Professor Richard Falk delivered the annual Edward W. Said Memorial Lecture. His talk focused on the present reality and future direction of the Palestinian struggle, taking account of the continuing relevance of Edward Said's views of the grounds of a sustainable peace and proceeding from his prophetic premise that the two-state approach should no longer becloud our judgment.
Richard Falk is Albert G. Professor of International Law and Practice Emeritus at Princeton where he was a member of the faculty for 40 years. Since 2002 he has been associated with Global & International Studies at University of California, Santa Barbara as a research professor. He is currently directing “Global Climate Change, Human Security, and Democracy,” a grant-funded research project under the auspices of the Orfalea Center. He has also been associated with two projects that are jointly sponsored by the United Nations University in Tokyo and the Orfalea Center. The first is devoted to “Legality and Legitimacy in Global Politics,” which has resulted in a book to be published by Oxford University Press in 2011. The second is entitled “The World in 2030,” has held two workshops in Delhi, India, and will lead to an edited book publication.
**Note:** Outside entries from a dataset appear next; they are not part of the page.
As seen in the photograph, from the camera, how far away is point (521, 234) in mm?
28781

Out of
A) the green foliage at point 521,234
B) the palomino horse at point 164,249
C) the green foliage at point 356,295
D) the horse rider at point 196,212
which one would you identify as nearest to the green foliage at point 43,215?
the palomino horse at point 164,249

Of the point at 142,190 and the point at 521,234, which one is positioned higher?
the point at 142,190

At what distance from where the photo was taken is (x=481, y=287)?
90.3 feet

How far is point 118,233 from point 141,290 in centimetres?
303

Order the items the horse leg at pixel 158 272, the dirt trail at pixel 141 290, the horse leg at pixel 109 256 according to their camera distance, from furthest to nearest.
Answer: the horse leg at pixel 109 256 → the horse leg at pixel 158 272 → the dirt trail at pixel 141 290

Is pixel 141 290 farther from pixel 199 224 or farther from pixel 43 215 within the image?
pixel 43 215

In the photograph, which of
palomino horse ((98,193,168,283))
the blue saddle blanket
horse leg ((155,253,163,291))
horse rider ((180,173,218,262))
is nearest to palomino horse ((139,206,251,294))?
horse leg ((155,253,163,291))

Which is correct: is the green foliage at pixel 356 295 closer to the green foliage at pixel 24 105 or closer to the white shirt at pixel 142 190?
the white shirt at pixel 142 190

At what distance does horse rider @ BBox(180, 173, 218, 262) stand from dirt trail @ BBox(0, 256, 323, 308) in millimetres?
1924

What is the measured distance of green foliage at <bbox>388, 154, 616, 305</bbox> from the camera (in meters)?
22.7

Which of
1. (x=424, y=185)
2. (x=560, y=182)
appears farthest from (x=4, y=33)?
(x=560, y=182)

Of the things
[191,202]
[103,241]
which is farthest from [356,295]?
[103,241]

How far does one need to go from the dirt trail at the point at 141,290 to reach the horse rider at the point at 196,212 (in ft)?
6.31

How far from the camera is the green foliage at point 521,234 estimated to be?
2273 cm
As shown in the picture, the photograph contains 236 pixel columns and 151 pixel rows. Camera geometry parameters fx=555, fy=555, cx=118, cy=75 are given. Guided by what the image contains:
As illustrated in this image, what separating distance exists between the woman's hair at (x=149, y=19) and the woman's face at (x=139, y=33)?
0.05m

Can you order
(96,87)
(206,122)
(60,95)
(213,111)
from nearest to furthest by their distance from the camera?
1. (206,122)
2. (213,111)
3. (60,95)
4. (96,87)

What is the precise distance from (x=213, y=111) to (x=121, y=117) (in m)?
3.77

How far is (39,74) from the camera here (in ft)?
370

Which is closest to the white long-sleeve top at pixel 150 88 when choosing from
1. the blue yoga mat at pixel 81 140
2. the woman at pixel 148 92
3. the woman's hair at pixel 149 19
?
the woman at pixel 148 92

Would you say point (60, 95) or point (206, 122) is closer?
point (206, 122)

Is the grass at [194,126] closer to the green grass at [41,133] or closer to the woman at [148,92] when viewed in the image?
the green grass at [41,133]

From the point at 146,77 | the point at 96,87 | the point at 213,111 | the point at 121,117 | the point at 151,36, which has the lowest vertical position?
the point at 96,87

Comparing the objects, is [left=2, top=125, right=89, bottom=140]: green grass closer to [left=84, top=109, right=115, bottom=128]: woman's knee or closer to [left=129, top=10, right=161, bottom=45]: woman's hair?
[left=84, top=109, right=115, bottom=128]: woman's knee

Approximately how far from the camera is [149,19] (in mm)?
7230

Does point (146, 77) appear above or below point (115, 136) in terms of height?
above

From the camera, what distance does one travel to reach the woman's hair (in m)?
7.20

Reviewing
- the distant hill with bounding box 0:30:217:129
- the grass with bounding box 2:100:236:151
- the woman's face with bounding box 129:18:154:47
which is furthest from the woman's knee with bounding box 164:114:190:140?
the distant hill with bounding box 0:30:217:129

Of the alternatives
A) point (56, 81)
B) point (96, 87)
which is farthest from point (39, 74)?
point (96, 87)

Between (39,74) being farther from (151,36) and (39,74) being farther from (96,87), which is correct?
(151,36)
Falk has been Special Rapporteur on Occupied Palestine for the UN Human Rights Council since 2008, and served on a panel of experts appointed by the President of the UN General Assembly, 2008-2009. He is Chair of the Board of Directors, Nuclear Age Peace Foundation, an NGO located in Santa Barbara. He is also a member of the editorial board of several journals and magazines, including the American Journal of International Law, Third World Quarterly, Globalizations, The Nation, and The Progressive. Formerly, he was for many years North American Director of the World Order Models Project.
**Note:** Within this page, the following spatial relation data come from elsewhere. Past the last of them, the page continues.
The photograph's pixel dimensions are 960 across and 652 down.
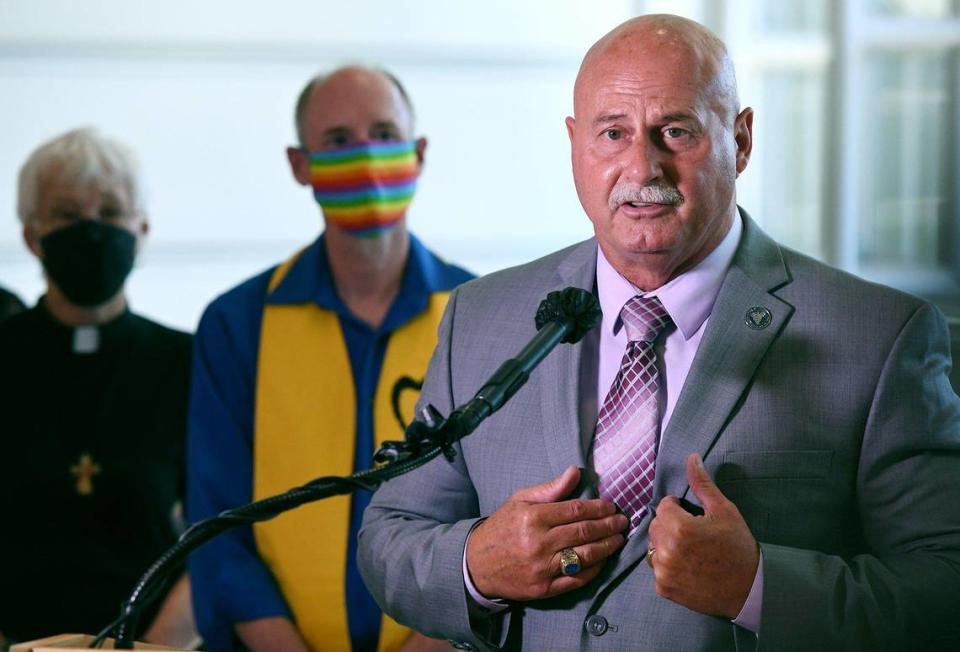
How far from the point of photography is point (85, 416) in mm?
2969

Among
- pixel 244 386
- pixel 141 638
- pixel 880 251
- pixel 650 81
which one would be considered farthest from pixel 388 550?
pixel 880 251

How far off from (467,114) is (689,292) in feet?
9.59

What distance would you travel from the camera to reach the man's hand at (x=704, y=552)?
61.0 inches

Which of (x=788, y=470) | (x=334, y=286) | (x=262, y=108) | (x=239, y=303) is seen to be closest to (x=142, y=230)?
(x=239, y=303)

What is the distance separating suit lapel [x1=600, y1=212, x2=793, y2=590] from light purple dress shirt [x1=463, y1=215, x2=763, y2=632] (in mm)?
34

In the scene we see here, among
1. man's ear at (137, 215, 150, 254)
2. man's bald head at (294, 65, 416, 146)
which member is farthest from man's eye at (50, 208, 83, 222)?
man's bald head at (294, 65, 416, 146)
The Edward W. Said Memorial Lecture is given once a year in honor of the public intellectual and literary critic, Edward W. Said, who taught in the English & Comparative Literature Department at Columbia from 1963 until 2003. Professor Said was perhaps best known for his books Orientalism, published in 1978, and Cultural Imperialism, published in 1993, both of which made major contributions to the field of cultural and postcolonial studies. Over the course of his intellectual career, Professor Said became one of the most influential voices on the Arab-Israeli conflict as a spokesperson for the Palestinian people in the West. Along with Daniel Barenboim in 1999, he founded the West-Eastern Divan Orchestra, which brings together musicians from Palestine and Israel and surrounding Arab countries. Professor Said was awarded the Bowdoin Prize by Harvard University, the Lannan Literary Award for Lifetime Achievement, and the Prince of Asturias Award for Concord, among other awards. He was the first person to be awarded the Lionel Trilling Book Award two times.The Annual Edward W. Said Memorial Lecture pays tribute to Professor Said by bringing to Columbia speakers who embody his beliefs and the legacy of his work.